SPP’s seven different transmission planning processes “makes for an interesting mix of different ways to solve difficult transmission challenges,” staff said of the stakeholder team re-engineering the processes during last week’s Seams Steering Committee.
“None [of the seven] are perfect, and [they] will benefit from continual improvement,” communications strategist Russell Carey said.
Enter then, the Strategic and Creative Re-engineering of Integrated Planning Team (SCRIPT), which will analyze the interconnected processes and applicable cost-allocation methods. The team will also consider and evaluate options to strategically re-engineer those processes, delivering a final report with high-level recommendations to the Board of Directors and Members Committee next October. (See “SPC Takes Look at Tx Planning,” SPP Briefs: Week of Aug. 31, 2020.)
The recommendations are expected to consolidate the processes, improve responsiveness and certainty, reduce dependence on interconnection queue-driven analyses, improve decision quality, facilitate beneficial exports and improve cost-sharing.
SPP’s planning processes are either stakeholder-driven and member-funded (Integrated Transmission Planning, high priority, balanced portfolio and interregional projects) or customer-initiated and funded (transmission services, generation interconnection service and sponsored upgrades). Costs can be allocated through the RTO’s highway/byway methodology, sometimes subject to a safe-harbor limit, or directly assigned.
“A lot has changed since those processes were implemented,” Carey said, noting wind energy’s growth and the need to export its excess as one example. “We might need to see some efficient structures developed for exports.
“We have all these studies running in parallel.
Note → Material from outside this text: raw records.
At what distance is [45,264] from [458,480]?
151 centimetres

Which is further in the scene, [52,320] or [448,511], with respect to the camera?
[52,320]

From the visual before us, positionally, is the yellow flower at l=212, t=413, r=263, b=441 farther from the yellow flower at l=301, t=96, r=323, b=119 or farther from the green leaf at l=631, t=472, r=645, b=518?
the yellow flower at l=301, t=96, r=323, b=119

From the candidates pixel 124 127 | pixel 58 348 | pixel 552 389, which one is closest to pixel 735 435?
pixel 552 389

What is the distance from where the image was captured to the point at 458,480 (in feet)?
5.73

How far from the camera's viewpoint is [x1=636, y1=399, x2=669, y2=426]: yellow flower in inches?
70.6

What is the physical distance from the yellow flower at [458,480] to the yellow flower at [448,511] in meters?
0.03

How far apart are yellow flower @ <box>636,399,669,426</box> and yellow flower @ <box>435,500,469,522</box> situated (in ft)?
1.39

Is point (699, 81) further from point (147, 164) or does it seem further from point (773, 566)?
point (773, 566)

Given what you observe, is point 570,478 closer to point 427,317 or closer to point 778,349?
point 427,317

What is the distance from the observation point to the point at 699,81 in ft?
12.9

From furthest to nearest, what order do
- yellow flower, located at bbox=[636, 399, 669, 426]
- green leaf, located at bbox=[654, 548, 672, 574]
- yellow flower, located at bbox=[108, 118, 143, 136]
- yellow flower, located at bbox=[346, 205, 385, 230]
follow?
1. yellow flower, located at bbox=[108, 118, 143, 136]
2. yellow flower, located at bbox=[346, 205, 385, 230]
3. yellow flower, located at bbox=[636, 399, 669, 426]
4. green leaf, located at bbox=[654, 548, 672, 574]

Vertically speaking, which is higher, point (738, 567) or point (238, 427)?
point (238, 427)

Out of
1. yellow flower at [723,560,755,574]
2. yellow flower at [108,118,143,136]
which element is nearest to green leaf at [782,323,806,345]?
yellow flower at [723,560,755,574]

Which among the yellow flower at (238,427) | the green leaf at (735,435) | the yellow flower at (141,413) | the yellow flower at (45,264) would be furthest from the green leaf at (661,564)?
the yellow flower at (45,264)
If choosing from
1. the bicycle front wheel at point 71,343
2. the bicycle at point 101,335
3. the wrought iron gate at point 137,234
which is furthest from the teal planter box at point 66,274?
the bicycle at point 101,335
Sometimes, they’re looking at similar solutions to accomplish different goals. That has created uncertainty around the long-term viability of some of those projects,” he said.”
As if to add emphasis to Carey’s comments, SPP upped its record for wind energy with a new peak of 18,442 MW Nov. 14 at 6:20 p.m. The previous mark of 18,343 MW was set in July.
The SCRIPT will add sub-teams in early 2021 to begin digging into the different proposals.
One of stakeholders’ chief concerns is the backlog of interconnection requests. Staff said the queue might not be cleared of old requests until 2023 or 2024.
“More needs to be done to address our current backlog,” Carey said.
David Kelley, SPP’s director of seams and Tariff services, said staff are working on a separate strategy to reduce and “eventually eliminate” the queue’s backlog.
“We’re doing that in parallel with what the SCRIPT is already working on,” he said. “We’re hoping to bring something to the January round of meetings.”
Tx Study Briefing for SPP, MISO Stakeholders
SPP staff said they have been meeting with MISO, SPP to Conduct Targeted Transmission Study.)
The effort, which has been described as a “vehicle” offering a different approach than previous joint transmission studies, will begin in earnest with a joint stakeholder briefing on Dec. 11. The RTOs have conducted four joint studies in six years but have yet to agree on a single interregional project.
“It’s fully intended to be a project that results in meaningful [transmission] projects,” Kelley said.
The RTOs’ state regulators are also working on seams issues, but they’re “kind of in a waiting pattern right now,” said Adam McKinnie, an economist with the Missouri Public Service Commission.
The Seams Liaison Committee — comprising regulators from SPP’s Regional State Committee and the Organization of MISO States — met Nov. 9. OMS members came with a prioritized list of recommendations, but the RSC was “not quite there with their list,” McKinnie said.
The committee canceled a scheduled December meeting and will get together again in January.
M2M Settlements Crack $100M Barrier
A monthly record of $7.19 million in market-to-market (M2M) settlements with MISO in September pushed the accrued amount due to SPP to $102.57 million.
More than three dozen temporary flowgates were binding for 951 hours during the month, accounting for $6.16 million of the settlements. Permanent flowgates bound for 216 hours.
Staff attributed the record settlements to increased loading caused by outages, high winds and a lack of cheap fast-ramping generation, resulting in high shadow prices.
It was the 11th month in the last 12 and the 50th overall in 67 months since the RTOs began the M2M process in March 2015.